> **RECORDS FOR THIS EXERCISE**:
>>>

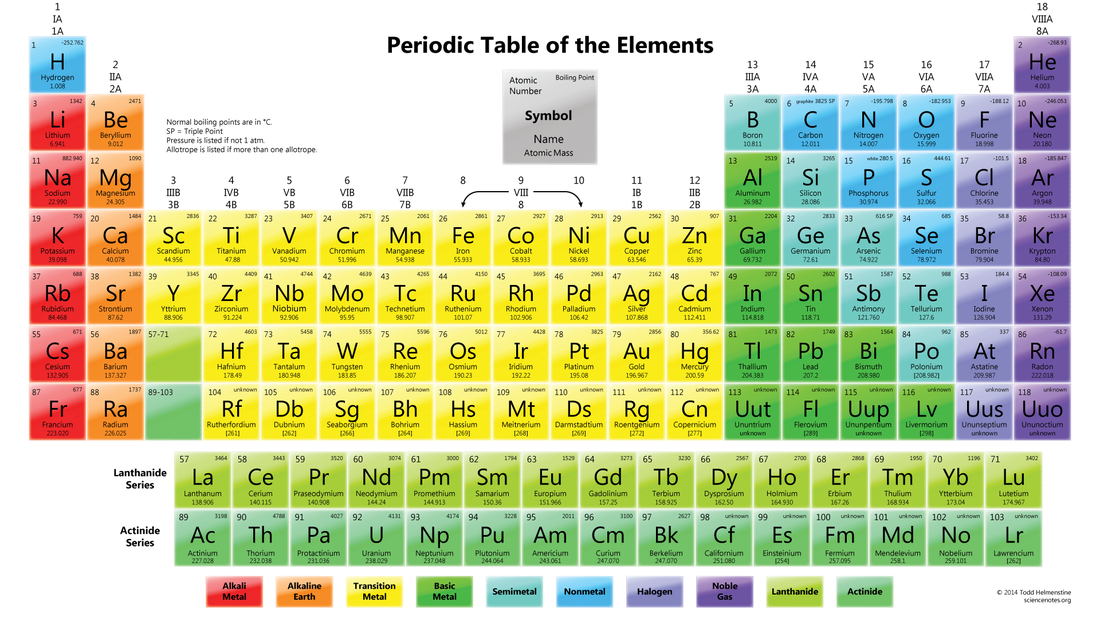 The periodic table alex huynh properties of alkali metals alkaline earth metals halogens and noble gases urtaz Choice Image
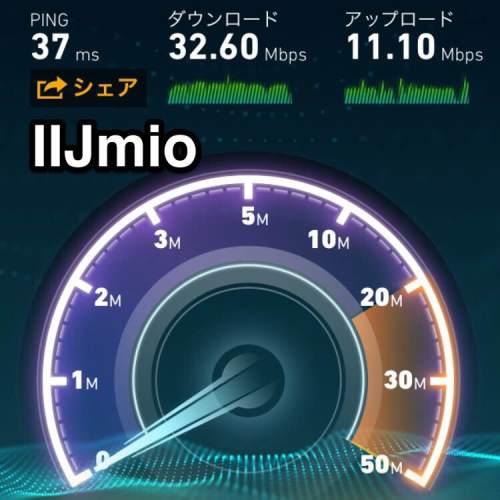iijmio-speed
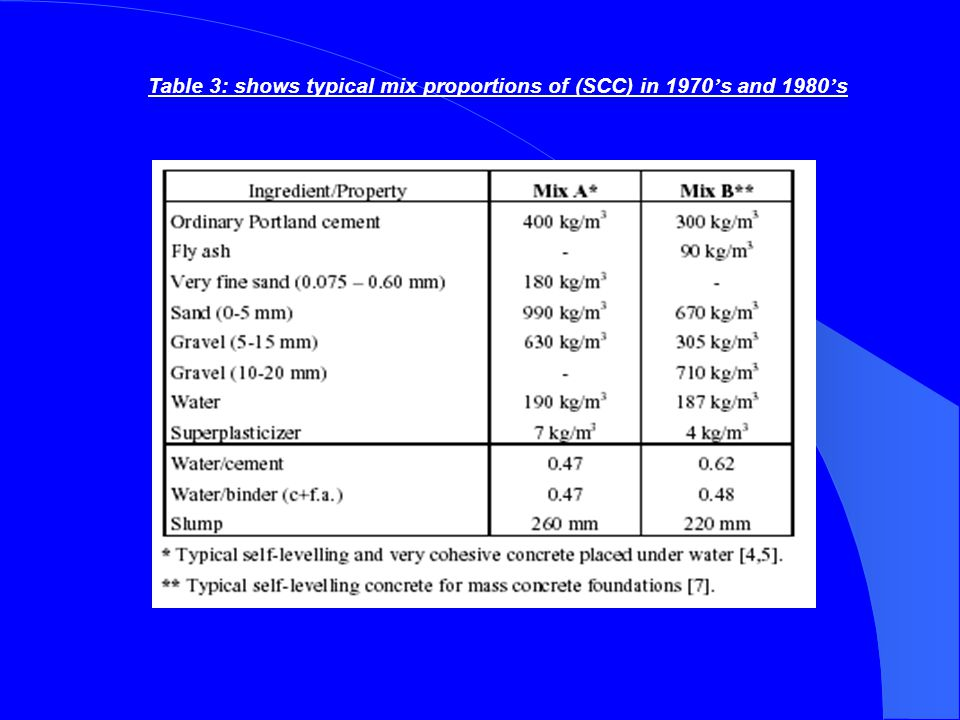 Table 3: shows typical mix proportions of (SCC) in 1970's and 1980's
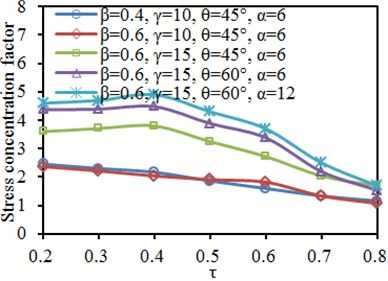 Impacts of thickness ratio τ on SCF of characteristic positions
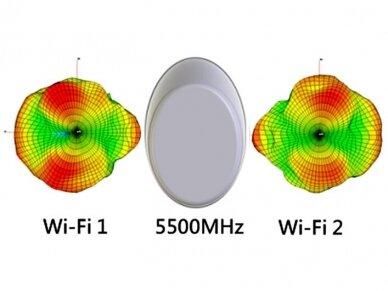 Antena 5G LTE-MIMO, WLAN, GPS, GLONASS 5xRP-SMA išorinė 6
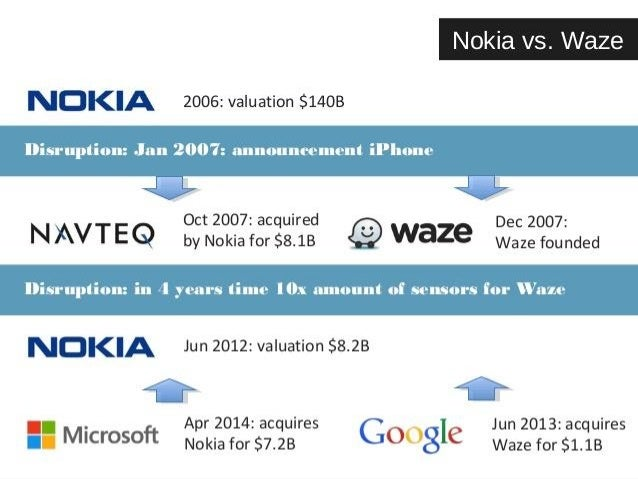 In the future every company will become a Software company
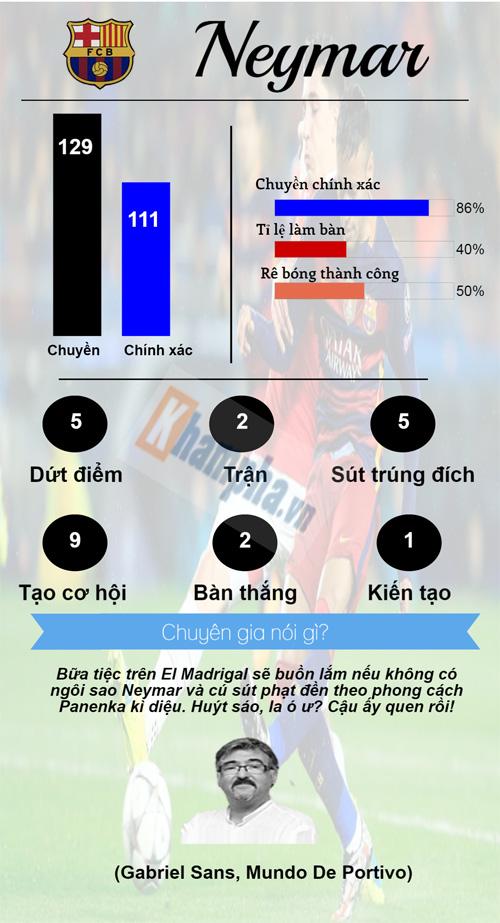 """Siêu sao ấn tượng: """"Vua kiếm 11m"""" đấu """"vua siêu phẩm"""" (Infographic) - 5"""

<<<
>>>

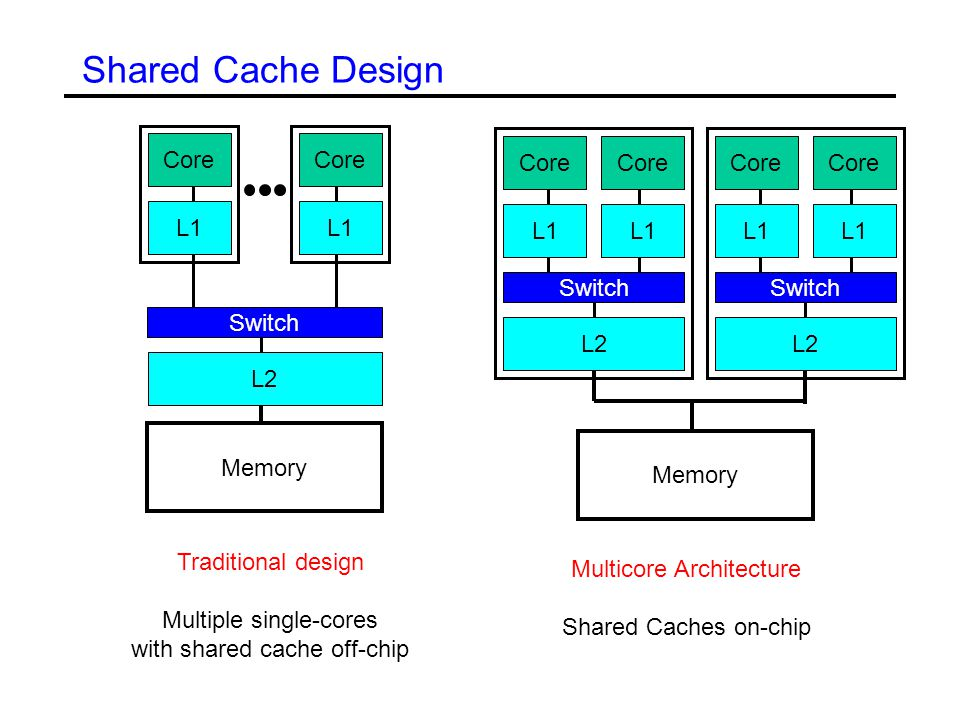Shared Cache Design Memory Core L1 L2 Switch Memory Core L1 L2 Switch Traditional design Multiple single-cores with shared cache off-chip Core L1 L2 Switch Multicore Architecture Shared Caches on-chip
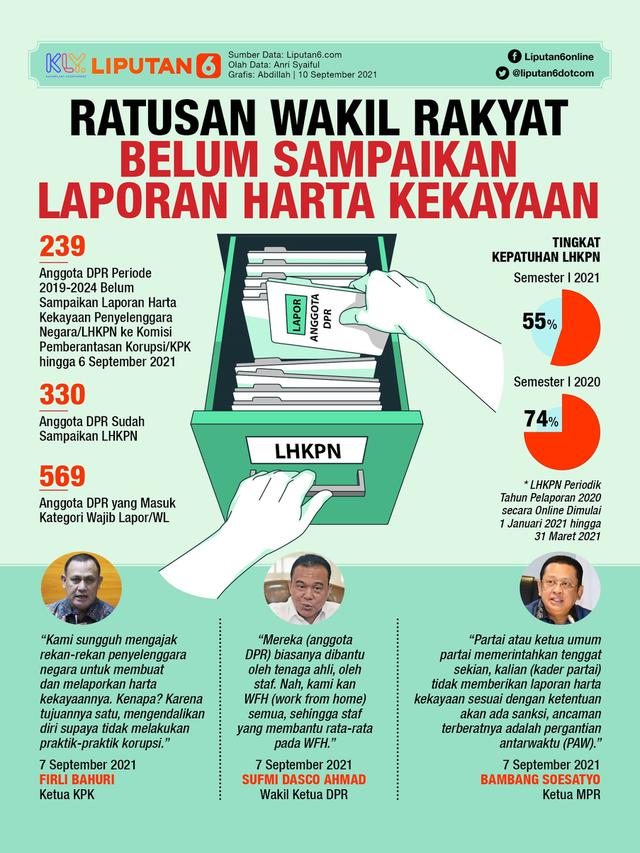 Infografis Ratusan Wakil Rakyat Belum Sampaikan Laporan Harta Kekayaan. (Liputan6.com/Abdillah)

<<<

> **REQUIRED WORK**: In the listing above, find the line with "The periodic table" and the line with "Antena 5G LTE-MIMO, WLAN, GPS, GLONASS". Copy both of them and every line between, exactly, but not the pictures.

> **SOLVED PROBLEM**:
 The periodic table alex huynh properties of alkali metals alkaline earth metals halogens and noble gases urtaz Choice Image
iijmio-speed
 Table 3: shows typical mix proportions of (SCC) in 1970's and 1980's
 Impacts of thickness ratio τ on SCF of characteristic positions
 Antena 5G LTE-MIMO, WLAN, GPS, GLONASS 5xRP-SMA išorinė 6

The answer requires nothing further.